Monopoly Overcharges, Pass-Through Pricing, and Economic Damages

30 May 2007
By Bryan Ray et al.

The US Supreme Court decisions in Hanover Shoe, Inc. v. United Shoe Machinery Corp. and Illinois Brick Co. v. Illinois are notable for framing the way damages are analyzed and argued in cases involving monopolization and cartelization. They also underscore the difficult legal and economic issues surrounding damages claims from direct and indirect purchasers. A central issue is the potential for a monopolist's or cartel's customers to mitigate their damages by passing along some portion of the monopoly overcharge to their customers. If there is pass-through pricing, the indirect purchasers paid higher prices than they would have but for the unlawful conduct, and the direct purchasers may have been harmed by less than the amount of the full monopoly overcharge. However, the Court in Hanover Shoe denied the defendant monopolist the ability to make a "pass-through" defense to reduce the amount of damages paid to direct purchasers, and the Court in Illinois Brick subsequently decided that indirect purchasers did not have standing to sue for overcharge damages.

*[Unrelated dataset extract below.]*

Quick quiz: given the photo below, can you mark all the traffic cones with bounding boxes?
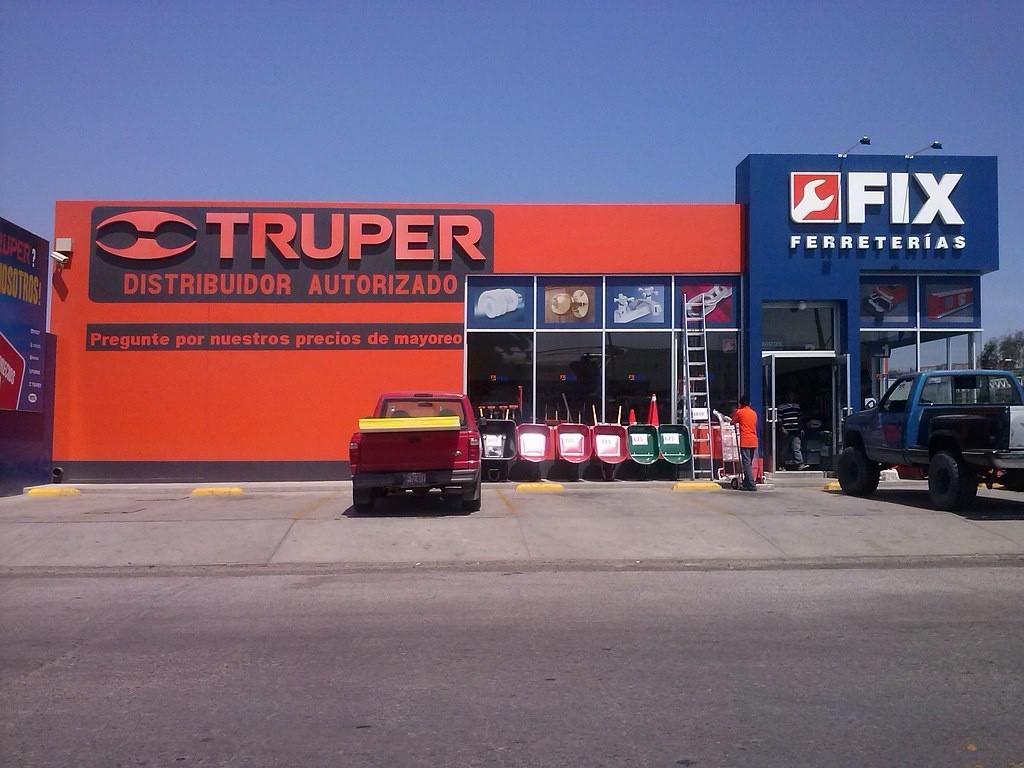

In this chapter from Economics of Antitrust: Complex Issues In a Dynamic Economy, the authors discuss and clarify the concepts and issues that make pass-through pricing difficult to understand and analyze. Specifically, the authors explain why quantifying the amount of the pass-through is likely to require a full analysis of supply and demand in multiple interrelated markets such as the market served by the monopolist, the markets in which the direct purchasers compete, and the markets in which the indirect purchasers sell their products and services. The authors also highlight the fundamental questions that should be asked and answered, whether damages are computed based on an analysis of the monopoly overcharge or lost profits.